死士们沉默地行动起来。检查刀剑、弓弩,分配火药罐,每个人脸上都没有表情,仿佛即将执行的不是自杀式的毁灭任务,而是一次寻常的巡逻。

然而,就在此时,地道入口处传来极轻微的“咔哒”声,像是碎石子被踩动。

头目瞳孔骤缩,猛地抬手示意。所有动作瞬间停止,一百双眼睛齐刷刷望向入口方向,手已按上刀柄。

地道内死寂,只有火把燃烧的噼啪声。
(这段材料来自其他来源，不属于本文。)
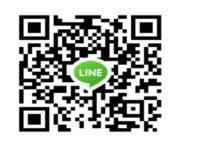 伊皇LINE行動條碼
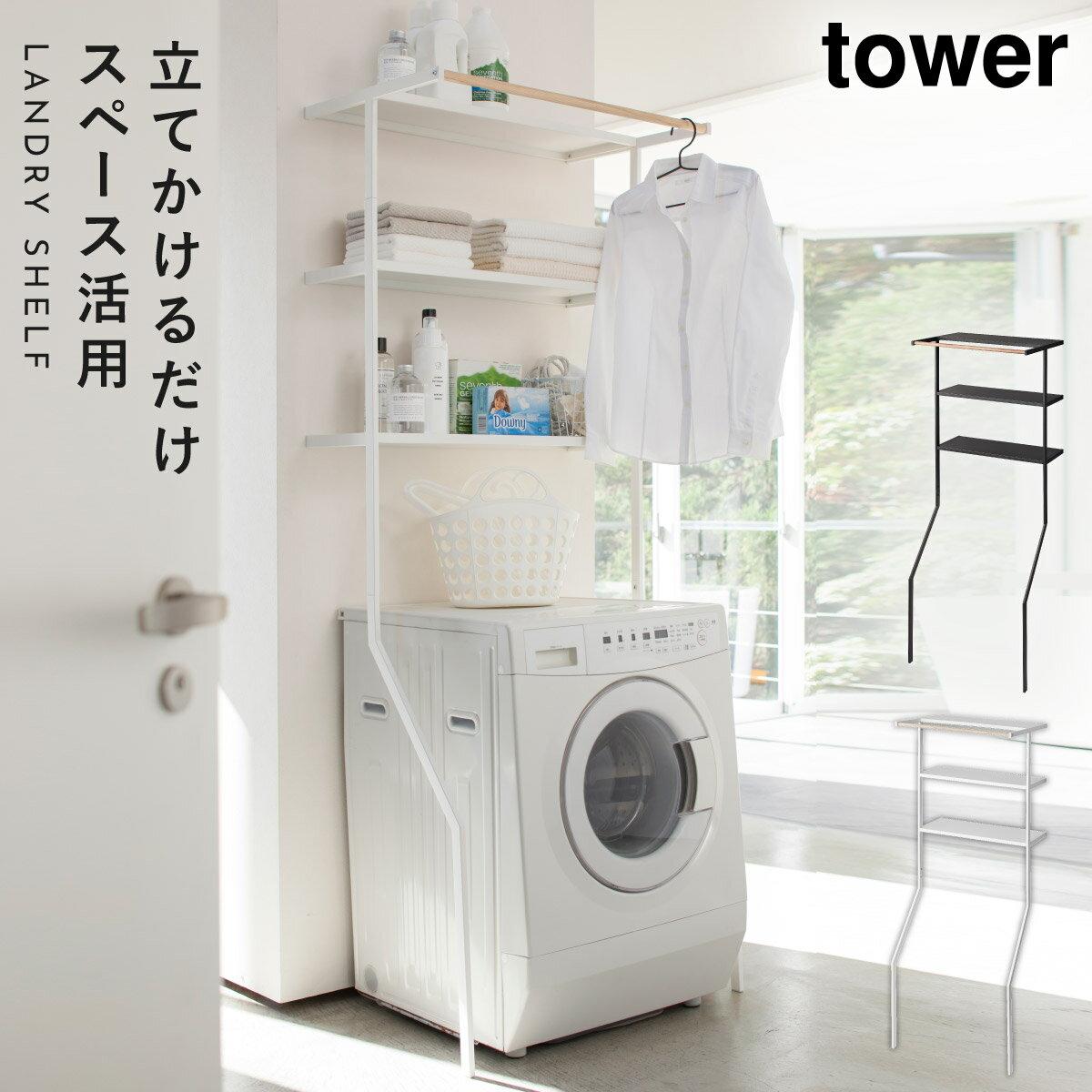立て掛けランドリーシェルフ タワー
半晌,入口处传来三长两短的鸟鸣声——是他们自己人约定的暗号。

头目眉头微皱,示意一名死士前去查探。死士悄无声息地摸到入口,借着缝隙向外看去,随即回头,用手势比划:一人,无兵器,受伤。

“带进来。”头目低声道。

很快,一个浑身是血、左臂无力下垂的人被拖了进来。他脸上沾满泥污,但依稀能看出是小环——墨守仁的养女,本应在城南民宅藏匿。
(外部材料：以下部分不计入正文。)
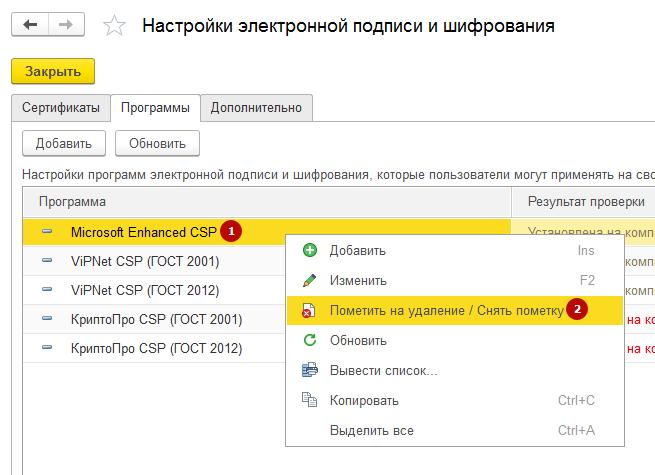 Просто об электронном документообороте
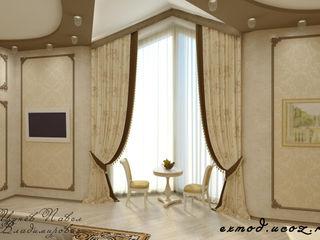 Цунёв_Дизайн. Студия интерьерных решений. Dormitorios clásicos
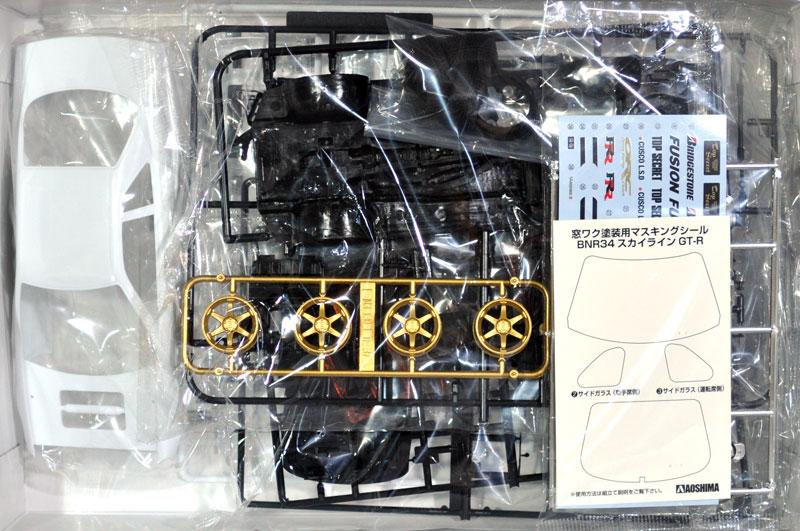 トップシークレット BNR34 スカイライン GT-R '02プラモデル(アオシマ1/24 ザ・チューンドカーNo.015)商品画像_1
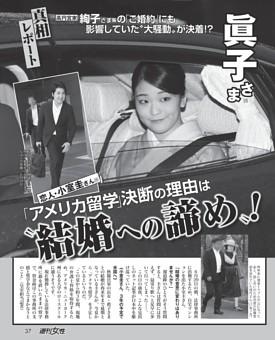 【恋人・小室圭さん(26)アメリカ留学】眞子さま(26)決断の理由は「結婚への諦め」!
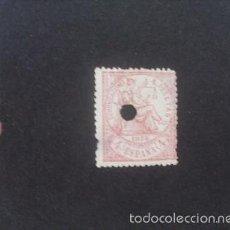 Sellos: ESPAÑA,1874,ALEGORÍA DE LA JUSTICIA,EDIFIL 151T,TELÉGRAFOS,(LOTE RY). Lote 58568537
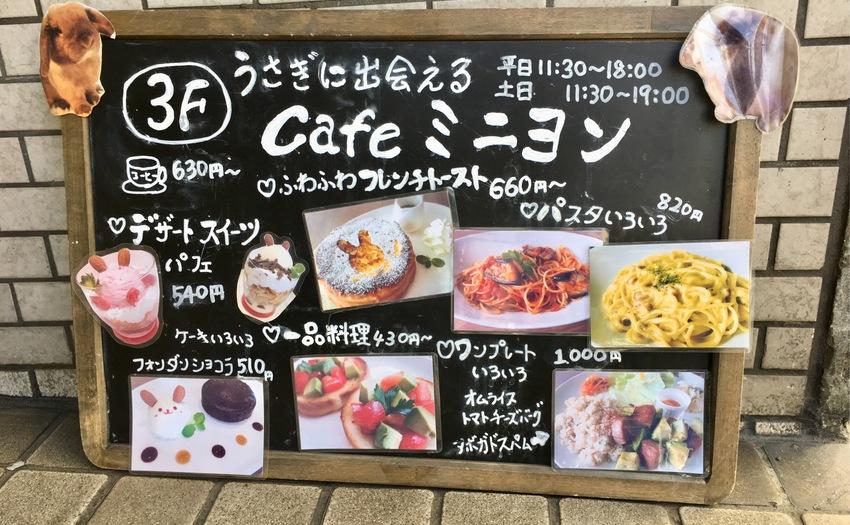 カフェ・ミニヨン_1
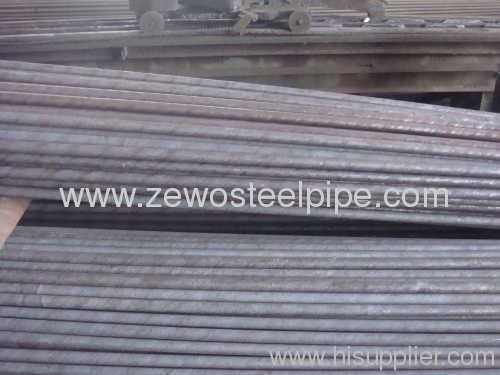 1/2 -2seamless steel pipe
“小环?”头目认出了她,“你怎么找到这里的?刘福和文彬呢?”

小环喘息着,眼中满是恐惧和后怕:“刘叔……走了。文彬哥……他……他自尽了。官兵在城南大搜捕,我藏身的地窖被发现了,好不容易逃出来……我知道……只有这里……还能容身……”

她说着,身体一软,瘫倒在地,肩头一处伤口仍在渗血。

头目盯着她看了片刻,忽然问:“你如何知道这里的方位?此地只有墨先生和我知道。”

小环虚弱地抬头:“义父……以前带我来过……一次。他说……如果有一天……他出了事……让我来找你……”

这个解释合情合理。头目眼中戒备稍减,对身边人示意:“给她包扎。”

一名死士上前,用布条为小环草草处理伤口。小环疼得直抽冷气,却咬牙忍住,目光扫过地道内整齐码放的火药罐,以及那些面无表情的死士,眼中闪过一丝复杂。

“头儿,”她低声问,“我们……真的要执行焚城计划吗?京城……有几十万百姓……”

头目冷冷看她一眼:“妇人之仁。墨家六十年心血毁于一旦,总要有人付出代价。百姓?当年楚怀远剿灭墨家时,可曾想过那些无辜的妇孺?”

小环沉默了。她想起义父临终前的嘱托,想起文彬哥决绝的眼神,想起刘叔离去时的颓然。墨家的仇恨,太沉重了,沉重到要用一座城、几十万人的性命来殉葬。